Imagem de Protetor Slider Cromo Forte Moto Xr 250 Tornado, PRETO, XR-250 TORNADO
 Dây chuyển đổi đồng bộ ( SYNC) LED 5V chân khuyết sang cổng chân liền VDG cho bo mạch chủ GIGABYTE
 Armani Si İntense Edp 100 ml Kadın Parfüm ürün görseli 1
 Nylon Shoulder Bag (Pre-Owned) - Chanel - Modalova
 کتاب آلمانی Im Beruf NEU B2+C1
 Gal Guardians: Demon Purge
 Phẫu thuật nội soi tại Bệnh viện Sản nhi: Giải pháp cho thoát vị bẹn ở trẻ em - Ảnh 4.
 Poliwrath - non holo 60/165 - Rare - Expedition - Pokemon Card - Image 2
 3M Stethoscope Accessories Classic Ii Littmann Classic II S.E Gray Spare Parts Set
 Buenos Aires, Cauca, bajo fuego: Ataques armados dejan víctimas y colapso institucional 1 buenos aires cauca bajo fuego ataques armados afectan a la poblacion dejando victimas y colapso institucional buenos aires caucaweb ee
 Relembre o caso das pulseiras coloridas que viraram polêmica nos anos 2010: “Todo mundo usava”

· · · ·

[Exercise] Write out the lines above again, substituting "Tote Bag" for "Shoulder Bag" and leaving everything else unchanged.

[Response area]
Imagem de Protetor Slider Cromo Forte Moto Xr 250 Tornado, PRETO, XR-250 TORNADO
 Dây chuyển đổi đồng bộ ( SYNC) LED 5V chân khuyết sang cổng chân liền VDG cho bo mạch chủ GIGABYTE
 Armani Si İntense Edp 100 ml Kadın Parfüm ürün görseli 1
 Nylon Tote Bag (Pre-Owned) - Chanel - Modalova
 کتاب آلمانی Im Beruf NEU B2+C1
 Gal Guardians: Demon Purge
 Phẫu thuật nội soi tại Bệnh viện Sản nhi: Giải pháp cho thoát vị bẹn ở trẻ em - Ảnh 4.
 Poliwrath - non holo 60/165 - Rare - Expedition - Pokemon Card - Image 2
 3M Stethoscope Accessories Classic Ii Littmann Classic II S.E Gray Spare Parts Set
 Buenos Aires, Cauca, bajo fuego: Ataques armados dejan víctimas y colapso institucional 1 buenos aires cauca bajo fuego ataques armados afectan a la poblacion dejando victimas y colapso institucional buenos aires caucaweb ee
 Relembre o caso das pulseiras coloridas que viraram polêmica nos anos 2010: “Todo mundo usava”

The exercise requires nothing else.